Sie kam bei dem kleinen beim Acker vorbei. Das Tor stand weit offen.

Zum Neumond hatte sie begonnen einige Gemüse-Pflanzen für ihre Frühbeete vorzuziehen. Ein Blaumeisen-Paar hatte ihre Gesellschaft geleistet. Es hatte schon den Nistkasten an der Milchkammer bezogen. Ihr war momentan sehr nach bodenständigem Dinge, wie in der Erde buddeln. Die Energien waren so aufreibend, der ständige Wetterwechsel nervte, da brauchte es eine gute Erdung. Alles kopflastige war ihr grad zuwider.

Als die Pflänzchen aus der dunklen Erde sprossen, sah sie wieder, diese Grünkraft.

Sie hatte Ideen ihre Heilkräuter-Beete neu zu gestalten. Ihr Garten war nicht groß und sie wollte den Platz, den sie hatte, besser nutzen. Es hatten sich viele Pflanzen von ganz allein bei ihr eingefunden und ein paar wollte sie noch kultivieren, weil einige, wie zum Beispiel das Lungenkraut, nur in kleinen Mengen im Wald vorkamen.

**Entnommenes Material**
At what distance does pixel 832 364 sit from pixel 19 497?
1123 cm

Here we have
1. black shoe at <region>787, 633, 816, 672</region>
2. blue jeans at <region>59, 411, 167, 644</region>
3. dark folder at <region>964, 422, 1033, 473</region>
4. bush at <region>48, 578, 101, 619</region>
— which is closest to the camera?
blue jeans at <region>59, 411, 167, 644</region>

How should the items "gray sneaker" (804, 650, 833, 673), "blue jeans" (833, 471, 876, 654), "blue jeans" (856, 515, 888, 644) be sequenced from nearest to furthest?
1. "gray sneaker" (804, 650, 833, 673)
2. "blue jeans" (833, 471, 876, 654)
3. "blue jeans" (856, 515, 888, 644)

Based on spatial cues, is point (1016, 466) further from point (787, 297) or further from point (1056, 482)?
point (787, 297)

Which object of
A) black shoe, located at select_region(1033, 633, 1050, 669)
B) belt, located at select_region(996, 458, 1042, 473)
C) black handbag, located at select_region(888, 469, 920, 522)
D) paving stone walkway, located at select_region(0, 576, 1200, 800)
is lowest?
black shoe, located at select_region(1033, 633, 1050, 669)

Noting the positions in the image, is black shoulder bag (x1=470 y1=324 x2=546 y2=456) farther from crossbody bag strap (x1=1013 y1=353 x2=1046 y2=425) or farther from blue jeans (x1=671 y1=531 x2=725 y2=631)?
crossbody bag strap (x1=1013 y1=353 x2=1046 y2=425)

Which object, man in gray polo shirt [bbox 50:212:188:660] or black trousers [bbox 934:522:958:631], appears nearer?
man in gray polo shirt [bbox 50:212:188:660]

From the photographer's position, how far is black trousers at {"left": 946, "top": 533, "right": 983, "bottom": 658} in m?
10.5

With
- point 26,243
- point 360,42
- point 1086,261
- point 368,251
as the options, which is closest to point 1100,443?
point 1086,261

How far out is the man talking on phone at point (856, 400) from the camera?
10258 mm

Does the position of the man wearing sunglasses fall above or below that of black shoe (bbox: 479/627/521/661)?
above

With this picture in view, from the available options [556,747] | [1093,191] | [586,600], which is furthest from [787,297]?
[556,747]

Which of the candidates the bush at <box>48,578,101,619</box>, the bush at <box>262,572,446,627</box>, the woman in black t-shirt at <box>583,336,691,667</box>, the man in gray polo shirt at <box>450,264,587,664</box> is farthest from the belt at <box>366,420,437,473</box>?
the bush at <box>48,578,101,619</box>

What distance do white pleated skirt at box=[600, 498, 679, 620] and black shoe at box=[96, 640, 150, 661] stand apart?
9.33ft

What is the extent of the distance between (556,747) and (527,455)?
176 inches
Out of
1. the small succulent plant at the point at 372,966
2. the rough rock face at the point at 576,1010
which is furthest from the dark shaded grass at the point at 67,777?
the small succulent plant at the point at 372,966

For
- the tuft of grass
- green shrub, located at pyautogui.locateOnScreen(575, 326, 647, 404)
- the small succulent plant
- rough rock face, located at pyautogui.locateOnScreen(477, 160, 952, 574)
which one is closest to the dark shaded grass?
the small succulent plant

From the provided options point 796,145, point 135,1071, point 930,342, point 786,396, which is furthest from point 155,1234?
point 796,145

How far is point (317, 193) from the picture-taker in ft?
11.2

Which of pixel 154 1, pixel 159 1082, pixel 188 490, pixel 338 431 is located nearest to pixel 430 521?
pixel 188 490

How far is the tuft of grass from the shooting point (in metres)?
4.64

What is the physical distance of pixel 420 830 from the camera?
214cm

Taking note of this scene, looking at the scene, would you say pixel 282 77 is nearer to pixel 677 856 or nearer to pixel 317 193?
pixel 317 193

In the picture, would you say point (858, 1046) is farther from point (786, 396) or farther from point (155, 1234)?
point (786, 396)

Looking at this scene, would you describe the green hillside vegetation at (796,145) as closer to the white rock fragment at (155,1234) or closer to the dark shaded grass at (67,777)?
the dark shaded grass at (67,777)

**Übungsaufgaben**
- A) Übertragen Sie den Satz „Ihr Garten war nicht groß und sie wollte den Platz, den sie hatte, besser nutzen.“ aus dem vorliegenden Text ins Englische.
- B) Schreiben Sie aus dem vorliegenden Text alles von „Zum Neumond hatte“ bis hinunter zu „im Wald vorkamen.“ wortgetreu ab.
Das Material spielt hierfür keine Rolle.

**Lösungen**
- A) Her garden was not large, and she wanted to make better use of the space she had.

- B)
Zum Neumond hatte sie begonnen einige Gemüse-Pflanzen für ihre Frühbeete vorzuziehen. Ein Blaumeisen-Paar hatte ihre Gesellschaft geleistet. Es hatte schon den Nistkasten an der Milchkammer bezogen. Ihr war momentan sehr nach bodenständigem Dinge, wie in der Erde buddeln. Die Energien waren so aufreibend, der ständige Wetterwechsel nervte, da brauchte es eine gute Erdung. Alles kopflastige war ihr grad zuwider.

Als die Pflänzchen aus der dunklen Erde sprossen, sah sie wieder, diese Grünkraft.

Sie hatte Ideen ihre Heilkräuter-Beete neu zu gestalten. Ihr Garten war nicht groß und sie wollte den Platz, den sie hatte, besser nutzen. Es hatten sich viele Pflanzen von ganz allein bei ihr eingefunden und ein paar wollte sie noch kultivieren, weil einige, wie zum Beispiel das Lungenkraut, nur in kleinen Mengen im Wald vorkamen.